- Work instructions:
[1] Summarize the book review in two sentences.
[2] Quote the book review word for word between "Vogel’s narrative focuses" and "to paraphrase Bismark.", inclusive.

- Document text:
━━━━━━━━━━━━━━━━━━━━━━━━━━━━━━

“Did any other leader in the twentieth century do more to improve the lives of so many? Did any other twentieth-century leader have such a large and lasting influence on world history?” This is how Ezra Vogel concludes his massive 700-page tome, “Deng Xiaoping and the Transformation of China.” Indeed, who else in history has raised more people out of poverty? There may be no definitively right answer, but Vogel makes a convincing case that Deng Xiaoping has a better claim than anyone else.
While lengthy, this book is an easy read and provides fascinating insights and lots of detail on how Deng and his forward-thinking policies turned China from a backward, poverty stricken basket case in the wake of the disastrous Cultural Revolution to an economic superpower in a single generation. It has been a revolution every bit as astonishing and impactful to world history as the Japanese Meiji Restoration of the late nineteenth century.
Vogel’s narrative focuses mainly on the years from Mao’s death in 1976 to Deng’s retirement in 1992. Deng’s quite eventful first 65 years of life are covered in just 45 pages; China’s dramatic growth over the two decades since his retirement receive a mere 20 pages of attention. This book could have been called the “Deng Restoration,” the decade-and-a-half period when the Chinese leader blazed a new path, normalizing Chinese foreign relations and assiduously laying the political and economic groundwork for China’s improbably rapid rise from a self-isolated Third World Country into a global leader in manufacturing and burgeoning superpower just beginning to stretch its legs and demand its rightful place in the sun, to paraphrase Bismark.
What struck me most about Deng’s leadership and policies, besides their remarkable success, was their consistency – and authority. His power was strictly personal, not positional; Deng was never chairman of the Chinese Communist Party, nor Premier of the Chinese government. Rather, he was something else, the “preeminent leader,” officially only vice chairman of the party and chairman of the Central Military Commission. Aging and hard of hearing, he rarely attended Politburo meetings. Yet, “it is doubtful that anyone [other than Deng] had the combination of authority, depth and breadth of experience, strategic sense, assurance, personal relationships, and political judgment needed to manage China’s transformation with comparable success,” Vogel writes. When he came to power in the late 1970s, he had very firm ideas on what needed to be done, plans that Vogel claims matured in Deng’s mind during his long and humiliating five year exile in Jiangxi working at a tractor factory during the Cultural Revolution.

━━━━━━━━━━━━━━━━━━━━━━━━━━━━━━

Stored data
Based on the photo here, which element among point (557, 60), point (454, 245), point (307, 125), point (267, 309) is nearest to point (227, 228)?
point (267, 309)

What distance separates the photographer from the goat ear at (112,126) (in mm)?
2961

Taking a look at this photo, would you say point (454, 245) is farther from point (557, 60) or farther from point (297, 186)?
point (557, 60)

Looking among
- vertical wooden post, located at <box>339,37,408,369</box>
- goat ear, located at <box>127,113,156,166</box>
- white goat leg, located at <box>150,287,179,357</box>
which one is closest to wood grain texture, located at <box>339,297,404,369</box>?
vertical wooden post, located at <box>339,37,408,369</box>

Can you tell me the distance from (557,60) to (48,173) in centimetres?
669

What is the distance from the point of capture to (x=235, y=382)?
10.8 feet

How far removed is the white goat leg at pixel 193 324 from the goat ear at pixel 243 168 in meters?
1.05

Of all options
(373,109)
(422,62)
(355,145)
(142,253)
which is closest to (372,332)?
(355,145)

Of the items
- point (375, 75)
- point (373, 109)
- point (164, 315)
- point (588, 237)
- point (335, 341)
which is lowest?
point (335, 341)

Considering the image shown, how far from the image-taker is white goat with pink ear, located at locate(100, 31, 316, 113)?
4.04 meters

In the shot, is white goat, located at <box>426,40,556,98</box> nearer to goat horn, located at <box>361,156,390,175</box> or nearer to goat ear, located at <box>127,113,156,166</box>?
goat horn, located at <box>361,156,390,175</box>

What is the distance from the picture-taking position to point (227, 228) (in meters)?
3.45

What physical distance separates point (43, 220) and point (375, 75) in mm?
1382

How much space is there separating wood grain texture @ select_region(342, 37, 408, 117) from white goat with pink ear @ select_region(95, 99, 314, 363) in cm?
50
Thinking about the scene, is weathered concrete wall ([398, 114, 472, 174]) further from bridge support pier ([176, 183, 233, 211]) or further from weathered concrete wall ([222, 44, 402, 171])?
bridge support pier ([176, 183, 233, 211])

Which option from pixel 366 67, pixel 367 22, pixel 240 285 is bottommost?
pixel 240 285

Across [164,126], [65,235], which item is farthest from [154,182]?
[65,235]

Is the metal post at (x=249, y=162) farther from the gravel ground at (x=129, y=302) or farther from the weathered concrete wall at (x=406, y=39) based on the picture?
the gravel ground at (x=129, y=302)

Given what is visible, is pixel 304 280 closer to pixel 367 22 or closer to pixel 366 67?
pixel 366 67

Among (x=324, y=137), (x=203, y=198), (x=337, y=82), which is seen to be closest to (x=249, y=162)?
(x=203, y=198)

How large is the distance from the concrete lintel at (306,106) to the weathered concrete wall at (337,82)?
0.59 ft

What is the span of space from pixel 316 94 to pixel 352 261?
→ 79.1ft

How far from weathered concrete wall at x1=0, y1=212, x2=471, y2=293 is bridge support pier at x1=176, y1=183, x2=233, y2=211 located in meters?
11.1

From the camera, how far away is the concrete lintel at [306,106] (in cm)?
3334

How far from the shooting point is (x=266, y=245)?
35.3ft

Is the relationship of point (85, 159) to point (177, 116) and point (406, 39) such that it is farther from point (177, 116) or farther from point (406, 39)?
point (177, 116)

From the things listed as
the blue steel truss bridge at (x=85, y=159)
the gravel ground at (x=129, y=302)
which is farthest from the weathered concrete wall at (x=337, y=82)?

━━━━━━━━━━━━━━━━━━━━━━━━━━━━━━

- Exercise results:
[1] The book review calls Ezra Vogel's 700-page "Deng Xiaoping and the Transformation of China" an easy read that makes a convincing case that Deng has a better claim than anyone else to having raised more people out of poverty. The book focuses mainly on the years from Mao's death in 1976 to Deng's retirement in 1992, and the reviewer was most struck by the consistency and authority of Deng's leadership, a power that was personal rather than positional, since he never chaired the party or served as Premier.

[2]
Vogel’s narrative focuses mainly on the years from Mao’s death in 1976 to Deng’s retirement in 1992. Deng’s quite eventful first 65 years of life are covered in just 45 pages; China’s dramatic growth over the two decades since his retirement receive a mere 20 pages of attention. This book could have been called the “Deng Restoration,” the decade-and-a-half period when the Chinese leader blazed a new path, normalizing Chinese foreign relations and assiduously laying the political and economic groundwork for China’s improbably rapid rise from a self-isolated Third World Country into a global leader in manufacturing and burgeoning superpower just beginning to stretch its legs and demand its rightful place in the sun, to paraphrase Bismark.